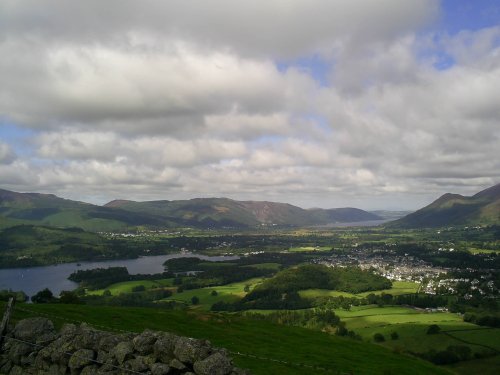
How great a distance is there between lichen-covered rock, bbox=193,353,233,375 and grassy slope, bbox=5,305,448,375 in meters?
26.7

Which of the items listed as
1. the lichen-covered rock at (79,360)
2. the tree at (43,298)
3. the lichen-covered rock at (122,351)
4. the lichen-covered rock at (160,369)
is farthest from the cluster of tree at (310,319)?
the lichen-covered rock at (160,369)

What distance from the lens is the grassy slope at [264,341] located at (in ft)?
206

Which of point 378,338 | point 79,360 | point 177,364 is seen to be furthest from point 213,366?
point 378,338

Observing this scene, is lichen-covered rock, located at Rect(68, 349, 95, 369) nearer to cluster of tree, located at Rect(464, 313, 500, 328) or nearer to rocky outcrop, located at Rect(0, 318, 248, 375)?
rocky outcrop, located at Rect(0, 318, 248, 375)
^^^^^^^^
> **Set exercise**
Copy every item above word for word, leaving out the picture.

> **The reply**
How great a distance is there between lichen-covered rock, bbox=193,353,233,375 and grassy slope, bbox=5,305,448,375 in meters?
26.7

Which of the items listed as
1. the lichen-covered rock at (79,360)
2. the tree at (43,298)
3. the lichen-covered rock at (122,351)
4. the lichen-covered rock at (160,369)
is farthest from the cluster of tree at (310,319)?
the lichen-covered rock at (160,369)

What distance from the lens is the grassy slope at [264,341] located at (in ft)?
206

Which of point 378,338 | point 79,360 | point 177,364 is seen to be furthest from point 213,366?
point 378,338

Observing this scene, is lichen-covered rock, located at Rect(68, 349, 95, 369) nearer to cluster of tree, located at Rect(464, 313, 500, 328) or nearer to rocky outcrop, located at Rect(0, 318, 248, 375)?
rocky outcrop, located at Rect(0, 318, 248, 375)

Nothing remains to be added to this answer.